Изменить стиль страницы

Он знал, что самым опасным будет первый шаг, как только он откроет дверь подъезда и войдет. Один из троих, оставленный внизу, может броситься в темноте подъезда, оглушить, сбить с ног, ударить ножом, кастетом, и этот первый шаг решит все.

И, ощущая, как замерзают виски и затылок, он двинулся к подъезду, сжимая и разжимая пальцы правой руки, готовый левой рвануть на себя дверь, войти и отскочить в сторону, к закутку перед лестницей в подвал, чтобы не попасть под удар в упор.

«Только сделать это мгновенно… И чтоб правая рука была свободна. Уйти от первого удара… – приказал он себе, протягивая руку к заиндевелой двери. – Если же не успею…»

Странно было то, что, распахнув левой рукой дверь, вскочив в подъезд и молниеносно бросившись влево к закутку, он замер, сжатый подвальной, пахнущей мочой тишиной, слыша оглушающее свое дыхание. Непроглядная тьма смыкалась вокруг. Он не двигался. Он вслушивался в глухую затаенность подъезда. Сердце билось в горле. И мелко дрожала напряженная правая рука, задеревенели пальцы, сведенные в кулак, а плотное безмолвие по-ночному стояло на всех этажах. Очевидно, те трое ждали его где-то на верхней лестничной площадке и теперь слышали, как хлопнула дверь и он вошел в подъезд.

«Если бы хоть свет на лестнице, – подумал он, сцепливая зубы, и сделал нетвердый шаг к лестнице, и тотчас приостановился, глядя вверх, в непробиваемую темень. – Но что со мной? Я мог ошибиться. Их нет сегодня. Мне лишь показалось: те трое, что встретились возле школы, – убийцы. Что это – привиделось? Галлюцинации?
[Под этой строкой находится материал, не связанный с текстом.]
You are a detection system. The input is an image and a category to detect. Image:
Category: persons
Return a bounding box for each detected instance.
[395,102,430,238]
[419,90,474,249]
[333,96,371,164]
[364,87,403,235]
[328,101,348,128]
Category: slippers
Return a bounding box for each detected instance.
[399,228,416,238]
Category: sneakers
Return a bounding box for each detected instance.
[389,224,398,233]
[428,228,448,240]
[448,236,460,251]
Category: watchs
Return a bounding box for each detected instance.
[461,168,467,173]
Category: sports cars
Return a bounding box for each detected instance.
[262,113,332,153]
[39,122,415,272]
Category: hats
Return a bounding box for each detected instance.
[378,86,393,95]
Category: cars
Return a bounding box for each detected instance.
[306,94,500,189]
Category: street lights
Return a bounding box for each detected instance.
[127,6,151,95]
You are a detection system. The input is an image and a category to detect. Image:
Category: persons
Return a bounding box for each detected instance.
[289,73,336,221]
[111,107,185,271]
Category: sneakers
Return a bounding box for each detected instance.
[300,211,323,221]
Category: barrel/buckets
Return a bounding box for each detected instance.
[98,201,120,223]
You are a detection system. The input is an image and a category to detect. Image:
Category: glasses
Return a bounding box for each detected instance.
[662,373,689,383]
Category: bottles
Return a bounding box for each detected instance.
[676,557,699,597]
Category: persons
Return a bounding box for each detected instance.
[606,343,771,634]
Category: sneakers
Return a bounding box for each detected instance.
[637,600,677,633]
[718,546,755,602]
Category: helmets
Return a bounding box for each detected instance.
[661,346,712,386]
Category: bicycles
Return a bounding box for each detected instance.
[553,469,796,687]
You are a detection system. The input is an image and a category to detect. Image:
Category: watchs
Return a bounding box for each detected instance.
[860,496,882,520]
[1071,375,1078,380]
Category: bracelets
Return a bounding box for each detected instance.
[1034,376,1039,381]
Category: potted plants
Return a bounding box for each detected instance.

Расшатались нервы?»

Он шел, ступая бесшумно, на ощупь левой рукой прихватывая перила, и так замедленно поднялся на третий этаж; тут, у поворота, постоял впотьмах, уже успокаивая себя тем, что осталась теперь половина пути, что на этот раз все обойдется благополучно, просто те трое вообразились им и, слава Богу, не имеют отношения к убийству Тарутина.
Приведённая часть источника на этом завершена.